Trucking Technology Likely to Be Affected by Wireless Capacity Crunch, Official Warns

By Seth Clevenger, Staff Reporter

This story appears in the Aug. 27 print edition of Transport Topics. Click here to subscribe today.

MINNEAPOLIS — Trucking companies that rely on wireless technology to improve their operations soon could feel the effects of a looming “capacity crunch” facing the nation’s wireless carriers, an industry leader told truckers.

“We are fast approaching a serious capacity crunch, and when that happens, the great innovation and service you’ve come to expect could be challenged,” Steve Largent, president of CTIA, a trade group representing the wireless communications industry, said Aug. 13 here.

“We simply need more spectrum, more highways to handle the traffic that we know is coming,” he said.



The former Republican U.S. congressman from Oklahoma urged attendees to contact their elected officials and ask them to open up more spectrum for the wireless industry.

“All of the flashing caution signs are out, and we know we’re in for one whale of a backup if we don’t take action today,” Largent said.

Wireless carriers need to meet the “exponentially increasing” demand for more advanced wireless services, but they have limited spectrum with which to do so, he said.

“As much as you’re using wireless today, on the job and at home, there’s no doubt you’re going to be using a lot more of it in the future,” Largent said. “Right now, the U.S. is not prepared for that.”

XRS Corp.
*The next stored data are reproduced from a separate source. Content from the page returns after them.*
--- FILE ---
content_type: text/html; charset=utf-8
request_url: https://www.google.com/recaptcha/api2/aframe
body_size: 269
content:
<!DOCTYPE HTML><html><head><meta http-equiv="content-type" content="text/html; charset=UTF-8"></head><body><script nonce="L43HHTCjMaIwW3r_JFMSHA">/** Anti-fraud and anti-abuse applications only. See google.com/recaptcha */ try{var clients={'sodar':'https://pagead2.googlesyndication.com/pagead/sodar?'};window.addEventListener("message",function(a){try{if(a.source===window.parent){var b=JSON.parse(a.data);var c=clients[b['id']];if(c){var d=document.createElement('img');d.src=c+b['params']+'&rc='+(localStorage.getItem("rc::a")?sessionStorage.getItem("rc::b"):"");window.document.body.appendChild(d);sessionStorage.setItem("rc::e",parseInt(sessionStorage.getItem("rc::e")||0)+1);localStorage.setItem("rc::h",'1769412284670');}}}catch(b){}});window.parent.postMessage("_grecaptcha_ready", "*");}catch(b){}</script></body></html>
CEO Jay Coughlan said the capacity crunch is not only a government issue but also a matter of carriers’ repurposing their existing spectrum.

“Congress can’t open up enough spectrum to solve that problem,” he said. “That’s the Band-Aid part of the solution. [The wireless carriers] have got to go to the networks already available to them and open it up, and the only way they can do that is to shut down some of the old stuff.”

XRS Corp. changed its name from Xata Corp. at its user event and announced its next-generation platform, also named XRS, which is designed to run on handheld mobile devices rather than hard-wired, onboard computers (8-20, p. 2).

Older 2G networks are using up a lot of the carriers’ bandwidth, and now, with 3G and 4G devices available, “there’s only so much room in the traffic lanes,” Coughlan said.

As a result, he said, carriers will have to shut down their older networks.

In an Aug. 3 filing with the U.S. Securities and Exchange Commission, AT&T Inc. said it plans to redeploy spectrum currently used for basic 2G services to support its 3G and 4G networks. The carrier said it expects to “fully discontinue” service on its 2G networks by about Jan. 1, 2017.

In May, Sprint said it would end service on its 2G iDEN network as soon as June 30, 2013, and is moving the customers using that service to a 3G network.